TO DO:
**a)** Answer these questions from the George Ellis article, one per line:
(i) From which high school did Ellis graduate?
(ii) What did Ellis become after dropping out of the University of Akron?
(iii) For which seasons did Ellis work as a back judge in the AFL?
**b)** Write out the stretch of the George Ellis article from "Career history" through "in the NFL.", swapping "uniform numbers" for "jersey numbers".

EXCERPT PROVIDED:
George Ellis

No. 9, 44
- Position: Field judge, back judge

Personal information
- Born: June 23, 1920 Lebanon, Tennessee, U.S.
- Died: July 31, 1974 (aged 54) Cleveland, Ohio, U.S.

Career information
- High school: East (Akron, Ohio)
- College: Akron

Career history
- American Football League (1963–1964); National Football League (1968–1973);

Awards and highlights
- Super Bowl V (1971) (possible alternate);

= George Ellis (American football official) =

American football official (1920–1974)

George Lee Ellis (June 23, 1920 – July 31, 1974) was an American football official in the American Football League and the National Football League for a combined eight years. He was a field judge (FJ), and wore uniform numbers 44 and 9 in the AFL. He continued to wear number 9 in the NFL.

==Early life==
George Ellis was born June 23, 1920, in Lebanon, Tennessee. He moved to Akron, Ohio in his youth and graduated from East High School, where he played basketball. He attended the University of Akron before dropping out to become a machinist.

==Career==
Ellis began his career officiating football and basketball at the high school level. He moved on to college sports where he worked in the Ohio Athletic Conference, the Mid-American Conference, and the Big Ten Conference.

He began his professional career in the AFL, working as a back judge for the 1963 and 1964 seasons. He also spent two seasons officiating in the Continental Football League.

SUPPLIED MATERIAL:
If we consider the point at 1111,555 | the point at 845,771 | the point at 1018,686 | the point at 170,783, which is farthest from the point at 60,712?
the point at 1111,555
--
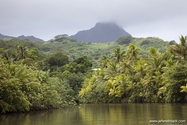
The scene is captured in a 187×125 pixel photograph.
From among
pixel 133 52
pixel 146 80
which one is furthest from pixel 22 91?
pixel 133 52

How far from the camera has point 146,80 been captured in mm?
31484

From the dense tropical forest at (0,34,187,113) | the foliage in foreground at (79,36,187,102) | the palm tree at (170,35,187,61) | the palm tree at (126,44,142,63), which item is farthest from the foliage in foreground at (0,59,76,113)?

ANSWERS FOR EACH ITEM:
**a)**
(i) East High School in Akron, Ohio
(ii) A machinist
(iii) The 1963 and 1964 seasons

**b)**
Career history
- American Football League (1963–1964); National Football League (1968–1973);

Awards and highlights
- Super Bowl V (1971) (possible alternate);

= George Ellis (American football official) =

American football official (1920–1974)

George Lee Ellis (June 23, 1920 – July 31, 1974) was an American football official in the American Football League and the National Football League for a combined eight years. He was a field judge (FJ), and wore jersey numbers 44 and 9 in the AFL. He continued to wear number 9 in the NFL.